Prof. Dr. Paolo Favaro and the members of CVG congratulate Qiyang and Attila for their incredible achievement and wish them all the best for the future.
Learning Controllable Representations for Image Synthesis
In this thesis, our focus is learning a controllable representation and applying the learned controllable feature representation on images synthesis, video generation, and even 3D reconstruction. We propose different methods to disentangle the feature representation in neural network and analyze the challenges in disentanglement such as reference ambiguity and shortcut problem when using the weak label. We use the disentangled feature representation to transfer attributes between images such as exchanging hairstyle between two face images. Furthermore, we study the problem of how another type of feature, sketch, works in a neural network. The sketch can provide shape and contour of an object such as the silhouette of the side-view face. We leverage the silhouette constraint to improve the 3D face reconstruction from 2D images. The sketch can also provide the moving directions of one object, thus we investigate how one can manipulate the object to follow the trajectory provided by a user sketch. We propose a method to automatically generate video clips from a single image input using the sketch as motion and trajectory guidance to animate the object in that image. We demonstrate the efficiency of our approaches on several synthetic and real datasets.

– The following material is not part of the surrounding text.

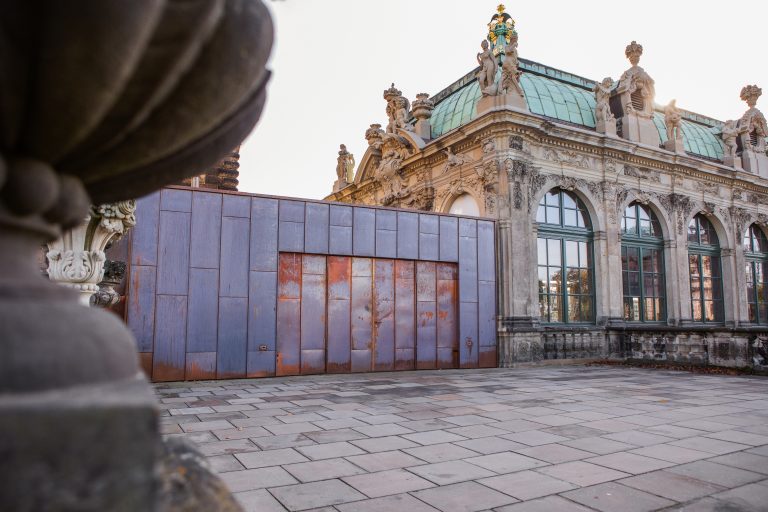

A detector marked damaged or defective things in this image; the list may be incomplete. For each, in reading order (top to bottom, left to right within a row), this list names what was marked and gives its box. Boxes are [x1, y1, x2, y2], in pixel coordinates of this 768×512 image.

rusty metal wall [126, 187, 498, 380]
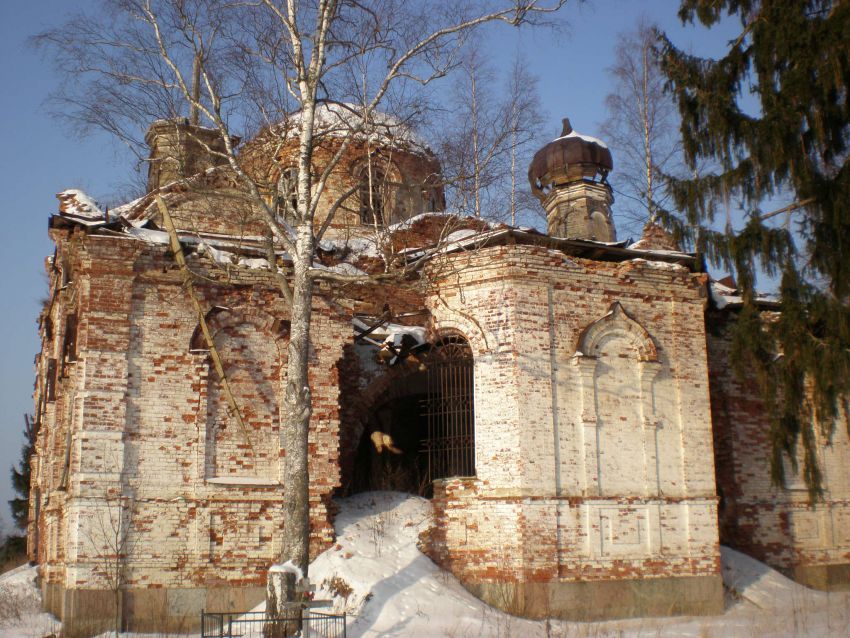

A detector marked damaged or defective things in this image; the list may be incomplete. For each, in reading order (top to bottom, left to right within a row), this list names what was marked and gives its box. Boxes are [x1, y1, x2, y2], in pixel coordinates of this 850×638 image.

rusted metal cupola [528, 118, 612, 242]
broken rafter [155, 198, 255, 458]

Learning Interpretable Representations of Images
Computers represent images with pixels and each pixel contains three numbers for red, green and blue colour values. These numbers are meaningless for humans and they are mostly useless when used directly with classical machine learning techniques like linear classifiers. Interpretable representations are the attributes that humans understand: the colour of the hair, viewpoint of a car or the 3D shape of the object in the scene. Many computer vision tasks can be viewed as learning interpretable representations, for example a supervised classification algorithm directly learns to represent images with their class labels.

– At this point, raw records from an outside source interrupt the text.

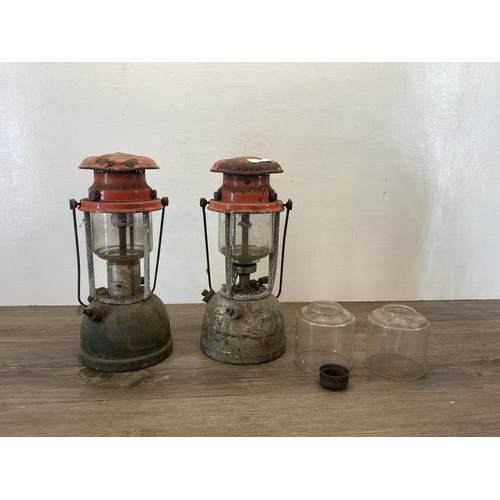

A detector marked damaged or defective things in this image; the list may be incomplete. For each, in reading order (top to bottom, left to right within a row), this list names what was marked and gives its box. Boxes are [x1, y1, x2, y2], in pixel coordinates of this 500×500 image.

rusty lantern [69, 152, 173, 372]
rusty lantern [200, 154, 292, 366]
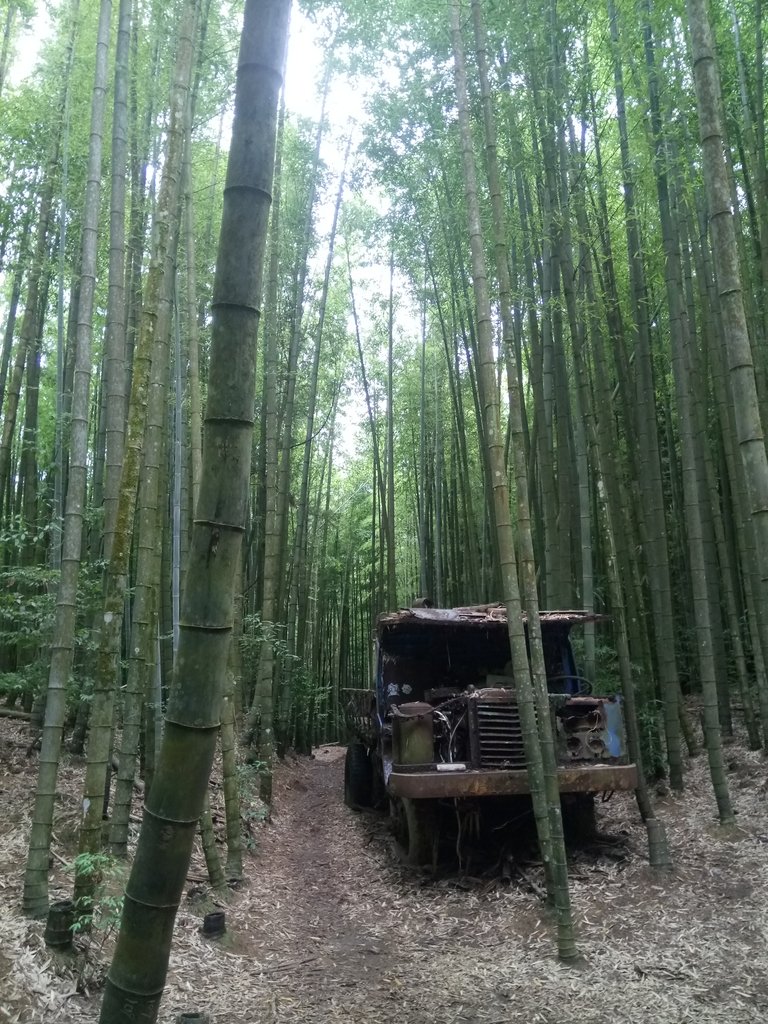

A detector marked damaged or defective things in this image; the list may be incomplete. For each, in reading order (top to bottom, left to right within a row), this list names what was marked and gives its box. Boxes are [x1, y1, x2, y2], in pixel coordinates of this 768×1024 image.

abandoned rusty truck [344, 608, 640, 864]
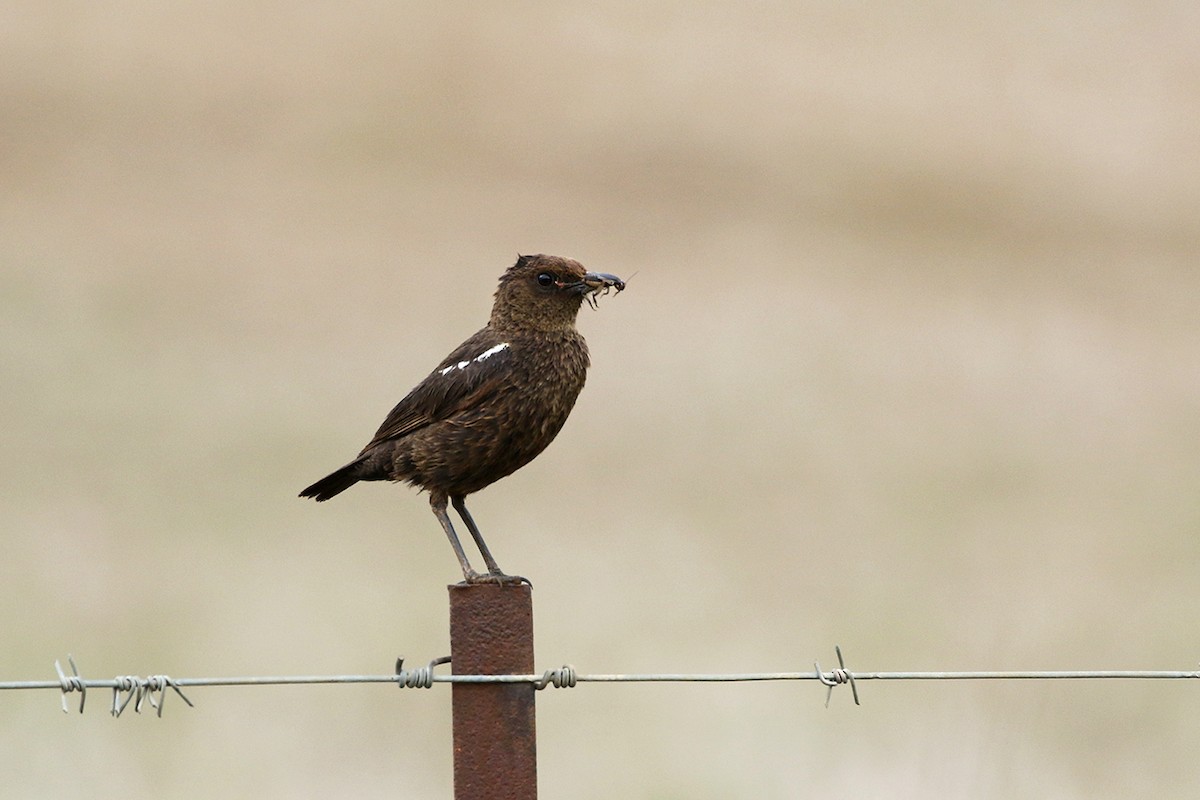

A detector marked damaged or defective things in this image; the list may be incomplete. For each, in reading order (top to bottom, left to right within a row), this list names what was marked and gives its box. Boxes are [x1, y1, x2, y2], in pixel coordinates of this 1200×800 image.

rusty metal post [448, 582, 537, 800]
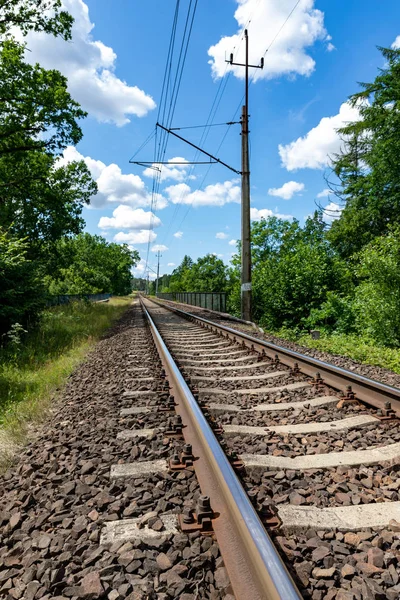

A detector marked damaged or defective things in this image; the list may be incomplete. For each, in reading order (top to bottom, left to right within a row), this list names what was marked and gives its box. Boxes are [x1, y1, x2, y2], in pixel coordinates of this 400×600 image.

rusty steel rail [139, 298, 302, 600]
rusty steel rail [145, 296, 400, 418]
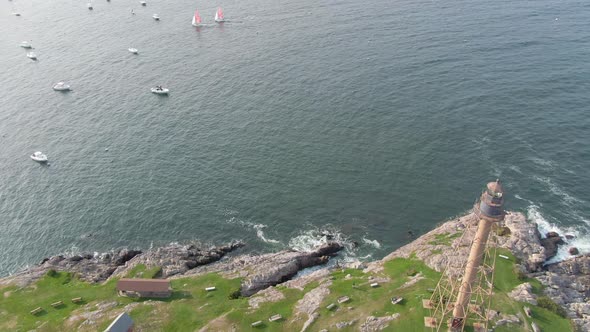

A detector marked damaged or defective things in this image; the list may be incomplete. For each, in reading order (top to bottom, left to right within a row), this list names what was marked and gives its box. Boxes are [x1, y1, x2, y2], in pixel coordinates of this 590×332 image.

rusty brown tower paint [450, 180, 506, 330]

In this work we aim to learn interpretable representations (or features) indirectly with lower levels of supervision. This approach has the advantage of cost savings on dataset annotations and the flexibility of using the features for multiple follow-up tasks. We made contributions in three main areas: weakly supervised learning, unsupervised learning and 3D reconstruction.

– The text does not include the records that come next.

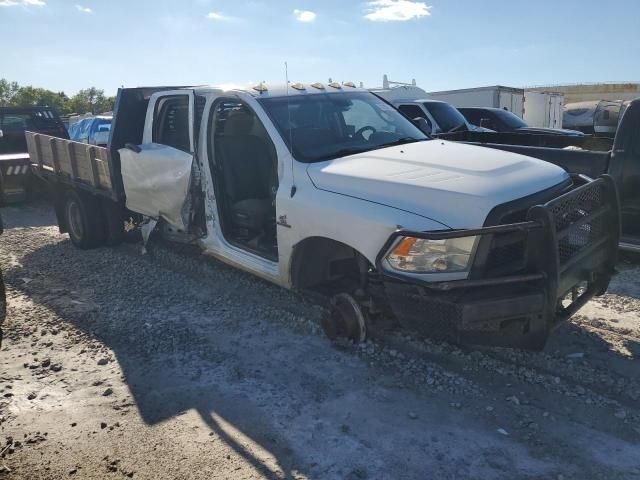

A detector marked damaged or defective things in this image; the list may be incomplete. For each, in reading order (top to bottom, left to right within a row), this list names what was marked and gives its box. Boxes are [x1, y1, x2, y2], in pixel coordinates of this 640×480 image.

damaged door [119, 91, 195, 232]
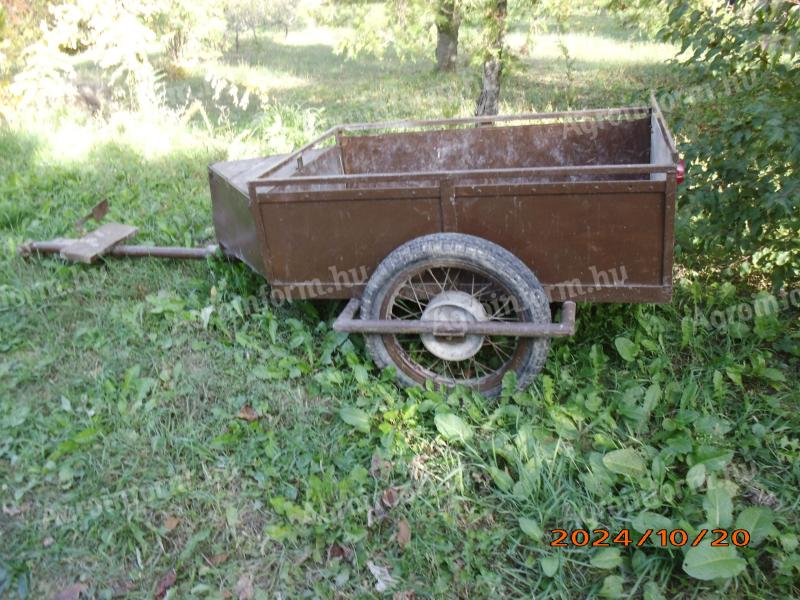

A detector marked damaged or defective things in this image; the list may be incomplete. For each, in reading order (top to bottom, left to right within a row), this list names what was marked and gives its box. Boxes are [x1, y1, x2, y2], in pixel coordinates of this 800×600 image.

rusted metal surface [19, 238, 219, 258]
rusty metal trailer [21, 97, 680, 398]
rusted metal surface [203, 102, 680, 304]
rusted metal surface [334, 300, 580, 338]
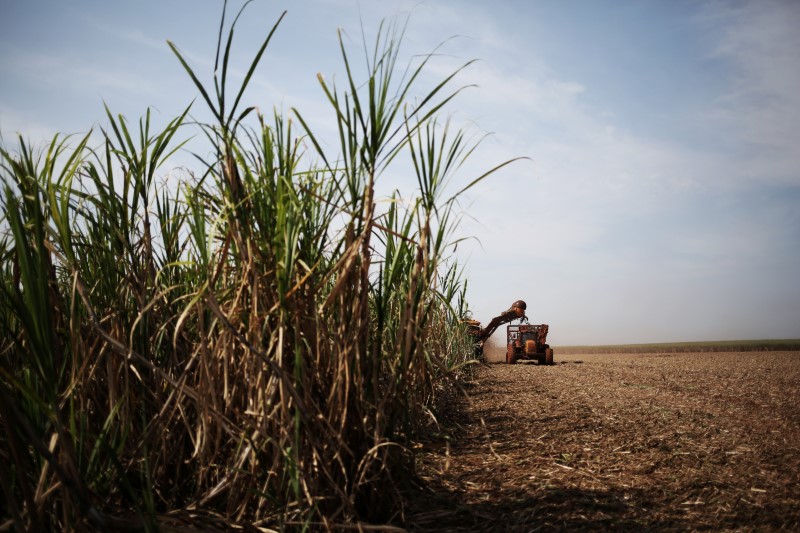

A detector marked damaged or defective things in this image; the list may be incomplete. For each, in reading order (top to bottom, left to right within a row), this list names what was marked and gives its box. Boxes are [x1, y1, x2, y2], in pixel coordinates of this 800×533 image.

rusty harvester [466, 302, 552, 364]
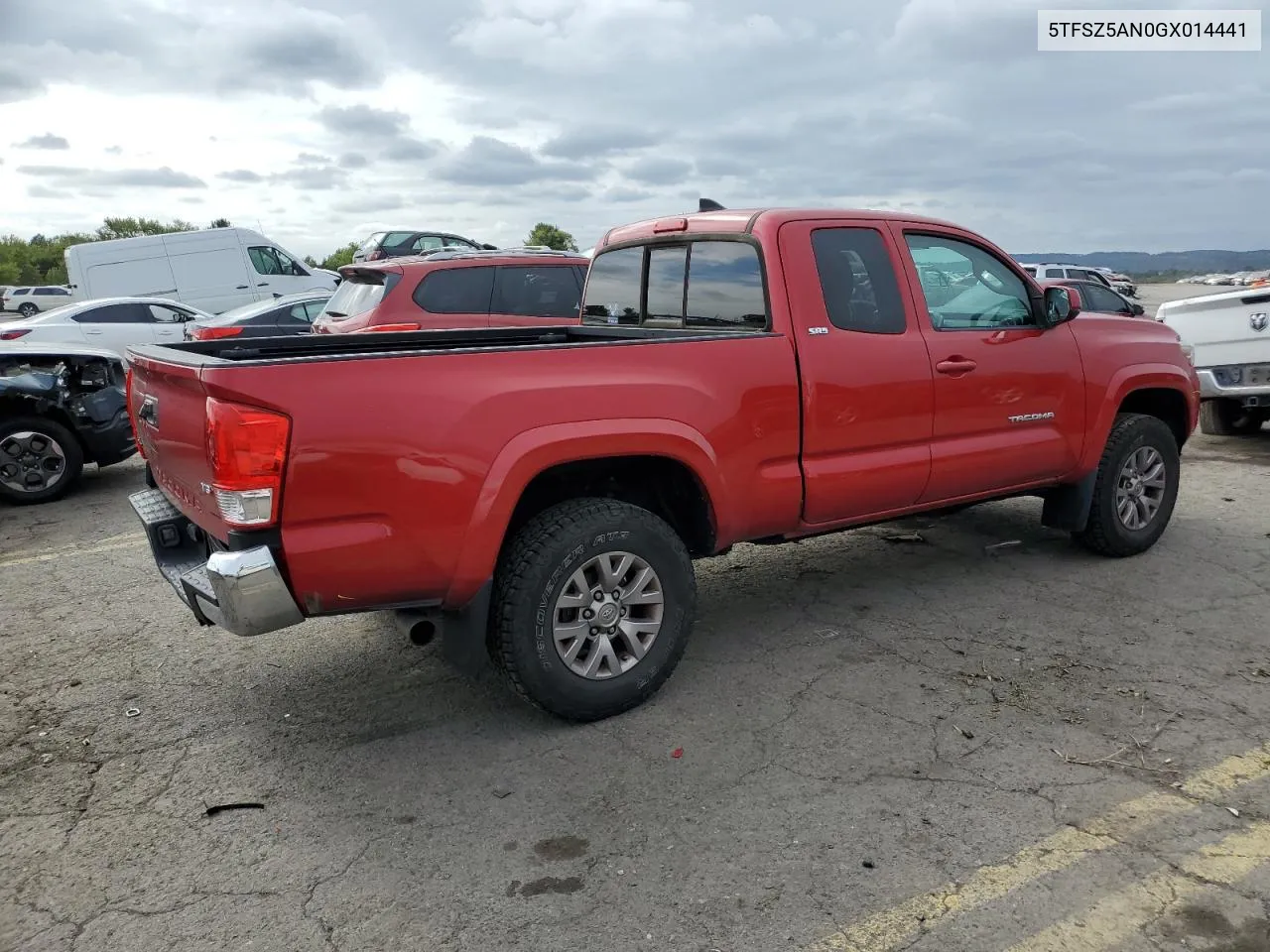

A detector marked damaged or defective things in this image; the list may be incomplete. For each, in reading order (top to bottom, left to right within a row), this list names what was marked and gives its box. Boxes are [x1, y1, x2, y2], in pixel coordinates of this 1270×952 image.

In the weakly supervised case we use image pairs as supervision. Each pair shares a common attribute and differs in a varying attribute. We propose a training method that learns to separate the attributes into separate feature vectors. These features then are used for attribute transfer and classification. We also show theoretical results on the ambiguities of the learning task and the ways to avoid degenerate solutions.
We show a method for unsupervised representation learning, that separates semantically meaningful concepts. We explain and show ablation studies how the components of our proposed method work: a mixing autoencoder, a generative adversarial net and a classifier.
We propose a method for learning single image 3D reconstruction. It is done using only the images, no human annotation, stereo, synthetic renderings or ground truth depth map is needed. We train a generative model that learns the 3D shape distribution and an encoder to reconstruct the 3D shape. For that we exploit the notion of image realism. It means that the 3D reconstruction of the object has to look realistic when it is rendered from different random angles. We prove the efficacy of our method from first principles.